Tag Archives: scale-out storage

GreyBeards talk global storage with Ellen Rubin CEO & Laz Vekiarides CTO, ClearSky Data

In this edition we discuss ClearSky Data’s global storage service with Ellen Rubin (@ellen_rubin), CEO & Co-Founder and Laz Vekiarides (@lazvek), CTO & Co-founder of ClearSky Data.  Both Ellen and Laz have been around the IT industry for decades and Laz in particular was deeply involved in the development of EqualLogic storage systems both at Dell and at EqualLogic, prior to the acquisition.

ClearSky Data provides a global, primary storage service that connects edge device(s) in the data center that supply a read/write cache for iSCSI block storage to a point-of-presence (PoP) appliance in the metro area which uses cloud storage as its backend storage repository . We get into the technology later but essentially a customer pays a $/GB/month fee and all the edge, point-of-presence hardware and cloud storage repository is bundled into that monthly price.

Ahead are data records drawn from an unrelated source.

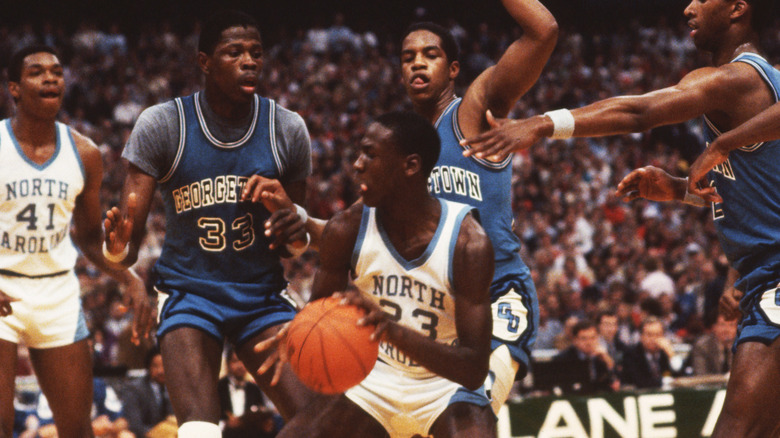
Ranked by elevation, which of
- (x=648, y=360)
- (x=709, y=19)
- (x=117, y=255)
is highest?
(x=709, y=19)

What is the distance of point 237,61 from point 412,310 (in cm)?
161

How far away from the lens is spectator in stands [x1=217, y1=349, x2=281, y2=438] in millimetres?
7492

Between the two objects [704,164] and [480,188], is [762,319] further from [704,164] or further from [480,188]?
[480,188]

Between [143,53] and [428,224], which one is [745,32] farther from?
[143,53]

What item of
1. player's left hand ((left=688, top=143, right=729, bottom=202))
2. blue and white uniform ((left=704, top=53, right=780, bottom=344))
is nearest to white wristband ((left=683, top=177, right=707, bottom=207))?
blue and white uniform ((left=704, top=53, right=780, bottom=344))

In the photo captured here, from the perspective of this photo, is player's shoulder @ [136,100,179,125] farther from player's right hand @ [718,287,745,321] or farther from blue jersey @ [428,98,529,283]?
player's right hand @ [718,287,745,321]

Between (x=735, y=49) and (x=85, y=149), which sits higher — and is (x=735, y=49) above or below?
above

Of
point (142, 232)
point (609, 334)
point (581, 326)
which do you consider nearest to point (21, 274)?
point (142, 232)

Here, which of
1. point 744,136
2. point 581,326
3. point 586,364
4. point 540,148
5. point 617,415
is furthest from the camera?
point 540,148

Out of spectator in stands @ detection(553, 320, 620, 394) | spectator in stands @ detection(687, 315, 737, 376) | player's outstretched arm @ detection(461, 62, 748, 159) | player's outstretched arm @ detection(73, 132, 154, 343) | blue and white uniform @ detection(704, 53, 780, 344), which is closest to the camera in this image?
player's outstretched arm @ detection(461, 62, 748, 159)

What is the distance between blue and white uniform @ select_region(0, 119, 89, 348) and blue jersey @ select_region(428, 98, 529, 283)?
2301 millimetres

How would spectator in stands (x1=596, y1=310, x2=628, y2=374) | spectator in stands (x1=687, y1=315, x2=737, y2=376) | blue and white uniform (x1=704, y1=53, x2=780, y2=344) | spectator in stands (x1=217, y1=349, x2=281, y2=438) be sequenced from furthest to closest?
spectator in stands (x1=596, y1=310, x2=628, y2=374), spectator in stands (x1=687, y1=315, x2=737, y2=376), spectator in stands (x1=217, y1=349, x2=281, y2=438), blue and white uniform (x1=704, y1=53, x2=780, y2=344)

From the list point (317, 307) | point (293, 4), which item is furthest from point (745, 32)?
point (293, 4)

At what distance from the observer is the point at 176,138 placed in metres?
4.75
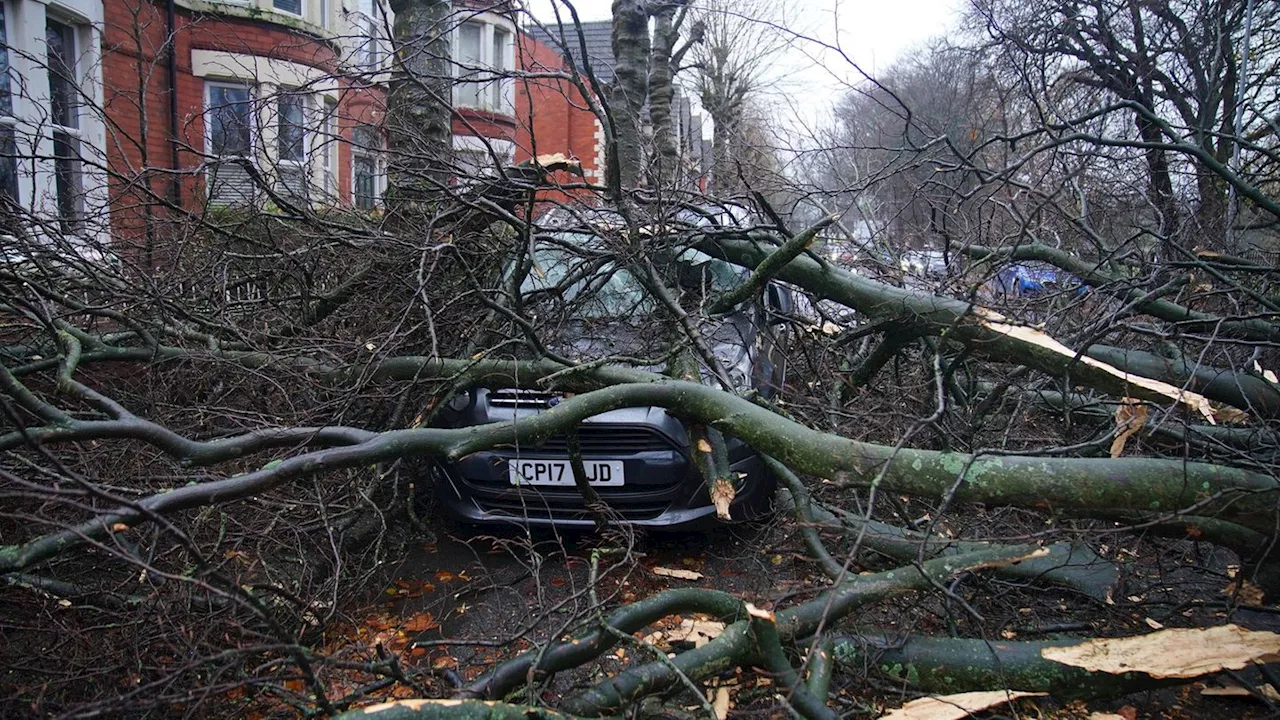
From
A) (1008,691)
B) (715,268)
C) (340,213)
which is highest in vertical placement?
(340,213)

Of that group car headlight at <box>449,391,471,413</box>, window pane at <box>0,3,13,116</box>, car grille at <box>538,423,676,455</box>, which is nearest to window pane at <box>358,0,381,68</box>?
car headlight at <box>449,391,471,413</box>

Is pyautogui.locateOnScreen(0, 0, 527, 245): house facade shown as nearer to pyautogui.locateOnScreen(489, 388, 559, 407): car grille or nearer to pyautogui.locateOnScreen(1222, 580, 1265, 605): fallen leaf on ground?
pyautogui.locateOnScreen(489, 388, 559, 407): car grille

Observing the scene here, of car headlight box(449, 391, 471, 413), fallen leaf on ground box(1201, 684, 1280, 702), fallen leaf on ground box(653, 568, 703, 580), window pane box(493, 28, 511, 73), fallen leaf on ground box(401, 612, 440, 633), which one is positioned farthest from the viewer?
window pane box(493, 28, 511, 73)

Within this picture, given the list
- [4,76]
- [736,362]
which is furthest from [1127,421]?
[4,76]

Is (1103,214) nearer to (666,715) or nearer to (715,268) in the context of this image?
(715,268)

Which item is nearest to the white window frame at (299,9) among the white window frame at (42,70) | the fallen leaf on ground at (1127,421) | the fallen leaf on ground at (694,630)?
the white window frame at (42,70)

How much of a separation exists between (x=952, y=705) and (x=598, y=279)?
315 centimetres

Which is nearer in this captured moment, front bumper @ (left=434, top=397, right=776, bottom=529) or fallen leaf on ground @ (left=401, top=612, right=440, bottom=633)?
fallen leaf on ground @ (left=401, top=612, right=440, bottom=633)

The service is implemented as a two level caching service: level one at the edge is a cluster of 2U appliances with compute, DRAM and up to 24 SSDs and a dedicated metro-ethernet networking link to the PoP; level two at the PoP includes a dual HA server configuration with a JBOD with even more SSDs that has a direct link to Amazon Web Services Simple Storage Service (AWS S3).

Data is compressed, (inline or post-process) deduped and encrypted at the edge. Encryption keys are kept by the customer. Data written to the edge is synch-mirrored to the PoP and when the PoP fills up or the customer’s time interval has elapsed, their data is destaged to Amazon S3 which can then be replicated to other regions, where needed.

As part of their service, ClearSky Data also offers disaster recovery. As all customer data resides in S3, it can easily be supplied to another edge appliance (with the proper keys) at any other metro area location connected to one of their PoP’s.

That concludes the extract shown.